(Stored data entries)
═══

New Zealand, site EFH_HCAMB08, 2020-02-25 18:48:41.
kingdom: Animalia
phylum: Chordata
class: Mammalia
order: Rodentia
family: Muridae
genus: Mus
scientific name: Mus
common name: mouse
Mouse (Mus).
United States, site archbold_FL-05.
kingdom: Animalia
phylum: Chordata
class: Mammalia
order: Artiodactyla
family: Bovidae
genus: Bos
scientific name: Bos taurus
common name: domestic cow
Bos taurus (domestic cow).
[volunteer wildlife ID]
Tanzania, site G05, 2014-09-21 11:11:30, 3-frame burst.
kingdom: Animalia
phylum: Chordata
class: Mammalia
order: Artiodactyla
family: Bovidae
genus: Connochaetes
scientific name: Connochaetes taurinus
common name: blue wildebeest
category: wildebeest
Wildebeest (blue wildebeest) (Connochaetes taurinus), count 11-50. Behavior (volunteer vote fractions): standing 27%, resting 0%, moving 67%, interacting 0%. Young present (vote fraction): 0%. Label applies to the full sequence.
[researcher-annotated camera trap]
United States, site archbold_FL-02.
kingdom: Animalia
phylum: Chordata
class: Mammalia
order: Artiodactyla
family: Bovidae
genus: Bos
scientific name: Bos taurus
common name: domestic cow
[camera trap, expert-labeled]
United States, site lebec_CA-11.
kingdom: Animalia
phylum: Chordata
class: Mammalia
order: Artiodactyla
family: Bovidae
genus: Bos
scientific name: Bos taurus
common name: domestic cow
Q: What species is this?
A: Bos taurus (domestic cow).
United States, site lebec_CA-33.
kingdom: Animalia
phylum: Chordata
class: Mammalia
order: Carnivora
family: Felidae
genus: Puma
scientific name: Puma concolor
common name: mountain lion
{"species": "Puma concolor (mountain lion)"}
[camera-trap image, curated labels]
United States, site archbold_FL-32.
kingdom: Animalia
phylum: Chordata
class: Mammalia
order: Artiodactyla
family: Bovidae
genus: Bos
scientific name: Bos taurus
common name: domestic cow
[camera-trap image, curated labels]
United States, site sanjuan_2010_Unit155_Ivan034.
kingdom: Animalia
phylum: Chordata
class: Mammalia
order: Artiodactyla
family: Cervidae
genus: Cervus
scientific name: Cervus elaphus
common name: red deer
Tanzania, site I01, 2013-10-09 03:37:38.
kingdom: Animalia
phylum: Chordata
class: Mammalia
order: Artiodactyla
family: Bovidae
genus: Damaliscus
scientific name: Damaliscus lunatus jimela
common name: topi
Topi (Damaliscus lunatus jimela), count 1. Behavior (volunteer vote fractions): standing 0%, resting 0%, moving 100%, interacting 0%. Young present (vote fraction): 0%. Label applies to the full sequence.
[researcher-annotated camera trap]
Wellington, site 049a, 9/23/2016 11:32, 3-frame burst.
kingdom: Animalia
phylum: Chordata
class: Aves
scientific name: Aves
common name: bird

═══

The task |
Write out a word-for-word copy of every entry above.

Response area |
New Zealand, site EFH_HCAMB08, 2020-02-25 18:48:41.
kingdom: Animalia
phylum: Chordata
class: Mammalia
order: Rodentia
family: Muridae
genus: Mus
scientific name: Mus
common name: mouse
Mouse (Mus).
United States, site archbold_FL-05.
kingdom: Animalia
phylum: Chordata
class: Mammalia
order: Artiodactyla
family: Bovidae
genus: Bos
scientific name: Bos taurus
common name: domestic cow
Bos taurus (domestic cow).
[volunteer wildlife ID]
Tanzania, site G05, 2014-09-21 11:11:30, 3-frame burst.
kingdom: Animalia
phylum: Chordata
class: Mammalia
order: Artiodactyla
family: Bovidae
genus: Connochaetes
scientific name: Connochaetes taurinus
common name: blue wildebeest
category: wildebeest
Wildebeest (blue wildebeest) (Connochaetes taurinus), count 11-50. Behavior (volunteer vote fractions): standing 27%, resting 0%, moving 67%, interacting 0%. Young present (vote fraction): 0%. Label applies to the full sequence.
[researcher-annotated camera trap]
United States, site archbold_FL-02.
kingdom: Animalia
phylum: Chordata
class: Mammalia
order: Artiodactyla
family: Bovidae
genus: Bos
scientific name: Bos taurus
common name: domestic cow
[camera trap, expert-labeled]
United States, site lebec_CA-11.
kingdom: Animalia
phylum: Chordata
class: Mammalia
order: Artiodactyla
family: Bovidae
genus: Bos
scientific name: Bos taurus
common name: domestic cow
Q: What species is this?
A: Bos taurus (domestic cow).
United States, site lebec_CA-33.
kingdom: Animalia
phylum: Chordata
class: Mammalia
order: Carnivora
family: Felidae
genus: Puma
scientific name: Puma concolor
common name: mountain lion
{"species": "Puma concolor (mountain lion)"}
[camera-trap image, curated labels]
United States, site archbold_FL-32.
kingdom: Animalia
phylum: Chordata
class: Mammalia
order: Artiodactyla
family: Bovidae
genus: Bos
scientific name: Bos taurus
common name: domestic cow
[camera-trap image, curated labels]
United States, site sanjuan_2010_Unit155_Ivan034.
kingdom: Animalia
phylum: Chordata
class: Mammalia
order: Artiodactyla
family: Cervidae
genus: Cervus
scientific name: Cervus elaphus
common name: red deer
Tanzania, site I01, 2013-10-09 03:37:38.
kingdom: Animalia
phylum: Chordata
class: Mammalia
order: Artiodactyla
family: Bovidae
genus: Damaliscus
scientific name: Damaliscus lunatus jimela
common name: topi
Topi (Damaliscus lunatus jimela), count 1. Behavior (volunteer vote fractions): standing 0%, resting 0%, moving 100%, interacting 0%. Young present (vote fraction): 0%. Label applies to the full sequence.
[researcher-annotated camera trap]
Wellington, site 049a, 9/23/2016 11:32, 3-frame burst.
kingdom: Animalia
phylum: Chordata
class: Aves
scientific name: Aves
common name: bird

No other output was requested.